Not every loan proceeds as planned. When borrowers default, understanding available legal options can mean the difference between recovery and writing off substantial losses.
Strategic Foreclosure Planning: A Foundation for Successful Recovery
Upon default, the initial instinct may be to rush to foreclose. However, taking time to evaluate certain factors at the outset can prevent complications and maximize recovery potential.
Factors to evaluate include:
Thorough Collateral Assessment
The distinction between real property, personal property, or a mix of the two fundamentally affects the foreclosure approach. Real property requires filing a foreclosure proceeding in the county where the property is located, and involves in rem relief only (affecting only the property itself).

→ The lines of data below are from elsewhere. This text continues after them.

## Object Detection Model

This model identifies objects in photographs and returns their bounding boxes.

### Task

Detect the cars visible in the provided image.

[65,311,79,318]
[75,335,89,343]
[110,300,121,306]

On the other hand, when pursuing personal property, there may be more flexibility in venue selection and the ability to pursue in personam relief (affecting the individual in possession) through a judgment. Also consider whether the situation involves easily movable assets, such as vehicles that can be quickly repossessed (or concealed by a debtor), or specialized equipment that requires more complex recovery procedures.
In some cases, creditors may have access to prejudgment remedies that allow for the immediate seizure of collateral through a court order, thereby preventing debtors from hiding or moving assets during collection proceedings.
The Nature of the Underlying Debt
Commercial debts are often governed by less restrictive laws and have fewer procedural hurdles to navigate than consumer debts, with restrictions varying considerably between categories. Creditors will need to be careful about how they proceed in any given situation, depending on how the debt and borrower are classified.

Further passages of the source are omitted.